Another possibility is that additives, such as 4-methylimidazole, which is found in drinks that contain caramel coloring, could play a role in cancer formation.
Touvier suggested that people should stick to public health guidelines that recommend limiting sugary drinks to a maximum of one glass a day.
The American Beverage Association did not immediately respond to CNN’s request for comment on the study.
No link found with diet sodas
The research found no link between diet beverages and cancer. The authors warned that this finding should be interpreted with caution, as this type of beverage had a relatively low consumption among the study participants.
However, Catherine Collins, a dietician in the UK’s National Health Service, said that the absence of cancer risk in using diet drinks was the “take-home message” of the research.
“For too long the nutri-myth of sweeteners being a health risk has remained in popular culture,” she told the Science Media Centre in the UK.

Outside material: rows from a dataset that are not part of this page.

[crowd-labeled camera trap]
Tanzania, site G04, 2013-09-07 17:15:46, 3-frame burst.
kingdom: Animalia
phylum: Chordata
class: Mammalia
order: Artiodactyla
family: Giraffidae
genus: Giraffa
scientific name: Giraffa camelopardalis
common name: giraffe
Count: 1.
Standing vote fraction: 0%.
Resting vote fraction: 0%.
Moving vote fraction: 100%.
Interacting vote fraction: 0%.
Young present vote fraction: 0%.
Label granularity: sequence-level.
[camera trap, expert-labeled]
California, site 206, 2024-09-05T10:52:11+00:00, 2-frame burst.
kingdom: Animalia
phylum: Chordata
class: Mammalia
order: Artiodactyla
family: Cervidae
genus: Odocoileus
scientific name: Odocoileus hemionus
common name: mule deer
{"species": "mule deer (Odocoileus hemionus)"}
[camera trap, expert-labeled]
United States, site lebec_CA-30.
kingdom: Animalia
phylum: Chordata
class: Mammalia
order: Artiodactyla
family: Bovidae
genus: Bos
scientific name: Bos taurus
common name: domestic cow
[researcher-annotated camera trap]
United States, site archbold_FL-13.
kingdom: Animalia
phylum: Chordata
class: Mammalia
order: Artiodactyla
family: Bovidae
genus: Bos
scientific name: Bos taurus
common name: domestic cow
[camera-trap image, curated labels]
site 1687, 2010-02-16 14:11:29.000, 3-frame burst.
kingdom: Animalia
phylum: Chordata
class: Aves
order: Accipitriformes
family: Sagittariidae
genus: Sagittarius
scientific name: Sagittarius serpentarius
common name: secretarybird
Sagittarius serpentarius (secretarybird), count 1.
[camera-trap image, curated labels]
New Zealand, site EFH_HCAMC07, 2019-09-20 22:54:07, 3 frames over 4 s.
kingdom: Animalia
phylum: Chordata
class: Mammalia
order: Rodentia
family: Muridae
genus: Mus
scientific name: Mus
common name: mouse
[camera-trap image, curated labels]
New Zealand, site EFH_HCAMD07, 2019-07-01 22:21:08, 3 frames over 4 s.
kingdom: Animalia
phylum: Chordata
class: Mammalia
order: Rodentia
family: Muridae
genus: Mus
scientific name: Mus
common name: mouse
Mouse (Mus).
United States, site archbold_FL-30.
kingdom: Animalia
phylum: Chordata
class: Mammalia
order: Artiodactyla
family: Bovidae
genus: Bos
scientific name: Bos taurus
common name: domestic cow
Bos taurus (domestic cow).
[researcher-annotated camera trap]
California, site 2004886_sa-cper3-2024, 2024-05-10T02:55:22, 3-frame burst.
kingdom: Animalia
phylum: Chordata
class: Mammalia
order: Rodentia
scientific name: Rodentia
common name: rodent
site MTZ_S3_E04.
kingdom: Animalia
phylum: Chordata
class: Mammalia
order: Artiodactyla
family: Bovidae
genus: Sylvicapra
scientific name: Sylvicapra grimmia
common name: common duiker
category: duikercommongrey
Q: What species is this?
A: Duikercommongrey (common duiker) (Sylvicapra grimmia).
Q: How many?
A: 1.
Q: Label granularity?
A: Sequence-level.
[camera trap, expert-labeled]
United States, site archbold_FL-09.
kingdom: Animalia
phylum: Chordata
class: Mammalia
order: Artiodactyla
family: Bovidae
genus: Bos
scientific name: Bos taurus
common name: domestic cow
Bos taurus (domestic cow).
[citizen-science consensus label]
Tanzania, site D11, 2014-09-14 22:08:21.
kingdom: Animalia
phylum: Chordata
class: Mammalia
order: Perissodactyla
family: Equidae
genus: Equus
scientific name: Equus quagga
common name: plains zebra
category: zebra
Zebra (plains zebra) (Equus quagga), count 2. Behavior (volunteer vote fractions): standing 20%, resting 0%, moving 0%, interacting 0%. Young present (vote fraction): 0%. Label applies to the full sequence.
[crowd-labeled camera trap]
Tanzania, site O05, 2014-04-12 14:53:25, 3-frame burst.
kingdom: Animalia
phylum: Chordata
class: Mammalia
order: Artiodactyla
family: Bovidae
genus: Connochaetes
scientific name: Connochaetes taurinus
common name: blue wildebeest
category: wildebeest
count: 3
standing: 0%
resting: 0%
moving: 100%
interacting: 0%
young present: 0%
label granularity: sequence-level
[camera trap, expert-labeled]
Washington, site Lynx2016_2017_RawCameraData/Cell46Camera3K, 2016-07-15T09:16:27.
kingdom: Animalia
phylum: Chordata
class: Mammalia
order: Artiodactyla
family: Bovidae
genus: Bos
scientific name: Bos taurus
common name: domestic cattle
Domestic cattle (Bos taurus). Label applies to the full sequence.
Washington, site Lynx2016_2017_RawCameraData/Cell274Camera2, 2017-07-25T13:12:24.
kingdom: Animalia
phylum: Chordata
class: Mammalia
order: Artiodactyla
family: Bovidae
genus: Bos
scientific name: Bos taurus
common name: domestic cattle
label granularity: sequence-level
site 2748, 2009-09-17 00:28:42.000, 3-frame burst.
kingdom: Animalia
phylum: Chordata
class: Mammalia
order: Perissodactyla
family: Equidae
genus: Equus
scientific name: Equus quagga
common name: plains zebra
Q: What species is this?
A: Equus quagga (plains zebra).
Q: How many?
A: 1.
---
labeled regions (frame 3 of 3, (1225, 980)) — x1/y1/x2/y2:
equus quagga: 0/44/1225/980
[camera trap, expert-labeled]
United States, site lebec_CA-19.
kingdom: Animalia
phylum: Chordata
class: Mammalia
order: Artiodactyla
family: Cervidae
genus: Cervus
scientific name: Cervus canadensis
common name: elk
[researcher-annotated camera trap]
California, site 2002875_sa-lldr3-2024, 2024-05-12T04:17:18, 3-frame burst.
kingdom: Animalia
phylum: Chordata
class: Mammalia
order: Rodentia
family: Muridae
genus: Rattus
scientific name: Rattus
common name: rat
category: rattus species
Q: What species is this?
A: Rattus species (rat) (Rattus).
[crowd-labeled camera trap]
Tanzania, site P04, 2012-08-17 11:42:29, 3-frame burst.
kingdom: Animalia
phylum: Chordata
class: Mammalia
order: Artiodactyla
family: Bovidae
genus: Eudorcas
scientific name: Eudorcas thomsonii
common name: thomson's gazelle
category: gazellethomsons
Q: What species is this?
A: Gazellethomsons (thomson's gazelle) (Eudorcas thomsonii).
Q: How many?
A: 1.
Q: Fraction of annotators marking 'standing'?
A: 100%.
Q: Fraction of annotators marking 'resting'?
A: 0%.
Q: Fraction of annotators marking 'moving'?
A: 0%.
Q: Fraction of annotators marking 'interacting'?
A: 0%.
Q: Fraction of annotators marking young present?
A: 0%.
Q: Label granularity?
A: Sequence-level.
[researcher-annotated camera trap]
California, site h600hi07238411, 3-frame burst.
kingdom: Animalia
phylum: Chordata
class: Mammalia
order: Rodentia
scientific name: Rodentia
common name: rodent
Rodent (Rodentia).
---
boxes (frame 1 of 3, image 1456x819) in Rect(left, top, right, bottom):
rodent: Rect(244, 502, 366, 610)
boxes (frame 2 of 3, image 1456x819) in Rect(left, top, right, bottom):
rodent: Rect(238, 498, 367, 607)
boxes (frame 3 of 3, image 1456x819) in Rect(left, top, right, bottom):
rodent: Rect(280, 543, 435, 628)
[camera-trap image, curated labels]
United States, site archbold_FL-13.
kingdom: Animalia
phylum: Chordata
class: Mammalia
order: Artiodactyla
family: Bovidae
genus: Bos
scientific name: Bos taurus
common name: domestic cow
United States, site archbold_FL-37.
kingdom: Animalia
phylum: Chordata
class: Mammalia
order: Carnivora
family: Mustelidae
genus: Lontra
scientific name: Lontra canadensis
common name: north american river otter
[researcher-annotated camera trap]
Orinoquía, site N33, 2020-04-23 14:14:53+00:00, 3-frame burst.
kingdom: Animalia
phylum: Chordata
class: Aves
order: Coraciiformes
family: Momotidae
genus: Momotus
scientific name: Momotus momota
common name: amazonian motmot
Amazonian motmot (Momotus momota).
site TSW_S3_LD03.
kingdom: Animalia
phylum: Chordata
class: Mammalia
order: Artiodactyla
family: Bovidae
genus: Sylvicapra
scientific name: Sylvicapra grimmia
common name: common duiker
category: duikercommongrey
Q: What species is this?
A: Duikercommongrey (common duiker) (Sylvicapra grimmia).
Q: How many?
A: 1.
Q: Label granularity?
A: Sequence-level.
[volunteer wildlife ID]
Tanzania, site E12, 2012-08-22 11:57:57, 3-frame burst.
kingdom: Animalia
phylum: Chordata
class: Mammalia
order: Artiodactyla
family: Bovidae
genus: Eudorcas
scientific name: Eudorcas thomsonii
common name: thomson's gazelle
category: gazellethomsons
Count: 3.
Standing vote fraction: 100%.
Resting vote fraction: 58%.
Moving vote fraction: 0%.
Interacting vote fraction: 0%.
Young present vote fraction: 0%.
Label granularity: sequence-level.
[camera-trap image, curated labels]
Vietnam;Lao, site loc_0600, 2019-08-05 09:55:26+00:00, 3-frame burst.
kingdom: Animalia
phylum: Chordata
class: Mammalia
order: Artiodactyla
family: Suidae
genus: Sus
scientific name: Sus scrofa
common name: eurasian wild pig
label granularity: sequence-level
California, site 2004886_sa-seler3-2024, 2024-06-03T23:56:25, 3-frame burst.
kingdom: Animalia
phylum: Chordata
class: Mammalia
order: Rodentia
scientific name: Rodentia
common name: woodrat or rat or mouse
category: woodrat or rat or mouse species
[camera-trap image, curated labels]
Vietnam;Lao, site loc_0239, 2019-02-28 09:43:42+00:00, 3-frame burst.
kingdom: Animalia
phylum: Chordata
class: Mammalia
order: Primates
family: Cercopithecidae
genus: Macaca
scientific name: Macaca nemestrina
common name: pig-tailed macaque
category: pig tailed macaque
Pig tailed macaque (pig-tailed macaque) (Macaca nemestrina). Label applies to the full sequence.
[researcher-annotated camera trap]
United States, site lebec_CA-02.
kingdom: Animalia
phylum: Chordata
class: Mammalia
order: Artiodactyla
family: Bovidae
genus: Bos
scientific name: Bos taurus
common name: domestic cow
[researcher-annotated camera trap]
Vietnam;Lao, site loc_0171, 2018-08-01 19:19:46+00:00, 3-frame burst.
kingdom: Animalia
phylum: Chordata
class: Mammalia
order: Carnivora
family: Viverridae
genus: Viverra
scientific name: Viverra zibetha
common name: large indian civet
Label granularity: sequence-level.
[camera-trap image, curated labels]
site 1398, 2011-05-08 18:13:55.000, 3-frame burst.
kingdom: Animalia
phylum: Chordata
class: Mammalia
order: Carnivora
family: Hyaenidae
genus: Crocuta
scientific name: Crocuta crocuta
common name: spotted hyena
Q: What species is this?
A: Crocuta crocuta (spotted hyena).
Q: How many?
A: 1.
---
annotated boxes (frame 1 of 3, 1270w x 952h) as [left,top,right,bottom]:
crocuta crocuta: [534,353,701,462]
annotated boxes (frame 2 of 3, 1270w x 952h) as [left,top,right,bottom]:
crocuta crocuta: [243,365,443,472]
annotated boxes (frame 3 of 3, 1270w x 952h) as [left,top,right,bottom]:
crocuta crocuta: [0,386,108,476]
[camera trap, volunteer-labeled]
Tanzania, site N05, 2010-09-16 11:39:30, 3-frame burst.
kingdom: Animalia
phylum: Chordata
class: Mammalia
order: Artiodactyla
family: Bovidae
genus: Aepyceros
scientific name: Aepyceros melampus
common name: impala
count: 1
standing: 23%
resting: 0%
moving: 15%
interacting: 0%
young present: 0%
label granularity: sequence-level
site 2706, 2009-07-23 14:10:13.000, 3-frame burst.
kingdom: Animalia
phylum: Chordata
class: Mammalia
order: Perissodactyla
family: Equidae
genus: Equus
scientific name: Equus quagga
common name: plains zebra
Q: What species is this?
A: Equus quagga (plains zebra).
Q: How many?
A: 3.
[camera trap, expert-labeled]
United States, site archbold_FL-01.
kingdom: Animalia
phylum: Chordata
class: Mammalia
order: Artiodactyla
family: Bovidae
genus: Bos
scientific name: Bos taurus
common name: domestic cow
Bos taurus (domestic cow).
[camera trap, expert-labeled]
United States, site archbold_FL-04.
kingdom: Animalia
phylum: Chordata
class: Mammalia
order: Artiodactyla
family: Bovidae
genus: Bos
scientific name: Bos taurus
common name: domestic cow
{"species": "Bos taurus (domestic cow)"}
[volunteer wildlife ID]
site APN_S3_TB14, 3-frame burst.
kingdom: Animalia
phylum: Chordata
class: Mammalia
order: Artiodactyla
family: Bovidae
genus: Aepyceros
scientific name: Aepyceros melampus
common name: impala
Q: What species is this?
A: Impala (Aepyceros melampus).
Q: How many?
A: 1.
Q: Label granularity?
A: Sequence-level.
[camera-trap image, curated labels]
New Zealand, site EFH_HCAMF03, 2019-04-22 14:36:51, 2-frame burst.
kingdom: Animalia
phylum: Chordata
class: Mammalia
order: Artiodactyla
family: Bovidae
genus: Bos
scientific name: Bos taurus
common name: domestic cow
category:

“All current sweeteners in use have been through rigorous safety testing before being acceptable for human use,” said Collins, who was not involved in the study.*
‘There is more work to be done’
For the new study, the research team looked at 101,257 healthy French adults — 79% women and 21% men who participated in the ongoing French NutriNet-Santé study.
Participants, who were on average 42 years old, filled out at least two questionnaires and were followed over a nine-year period. Their consumption of sugary drinks was gauged by participants submitting at least two 24-hour diet recall questionnaires, which asked about their usual intake of 3,300 different food and drink items.
Daily consumption of sugary drinks — sugar-sweetened beverages and 100% fruit juices — and artificially sweetened or diet beverages were calculated and first cases of cancer reported by participants were validated by medical records and linked with health insurance national databases.
On average, men consumed more sugary drinks than women — 90.3 ml daily compared to 74.6 ml. Risk factors for cancer, such as age, sex, educational level, family history of cancer, smoking status and physical activity, were considered in the study.
During the study’s follow-up period, a total of 2,193 first cases of cancer were diagnosed, at the average age of 59 years. Of these, 693 were breast cancers, 291 were prostate cancer cases and 166 were colorectal cancers.
However, this study is observational and doesn’t show cause and effect.
That’s a major limitation, researchers say, as it’s impossible to determine whether the association is due to a type of beverage or another hidden health issue.
“While this study doesn’t offer a definitive causative answer about sugar and cancer, it does add to the overall picture of the importance of the current drive to reduce our sugar intake,” said Amelia Lake, reader in public health nutrition at Teesside University.
“Clearly there is more work to be done and measuring dietary intake is challenging, however, the message from the totality of evidence on excess sugar consumption and various health outcomes is clear — reducing the amount of sugar in our diet is extremely important,” Lake told the Science Media Centre in the UK. She was not involved in the current study.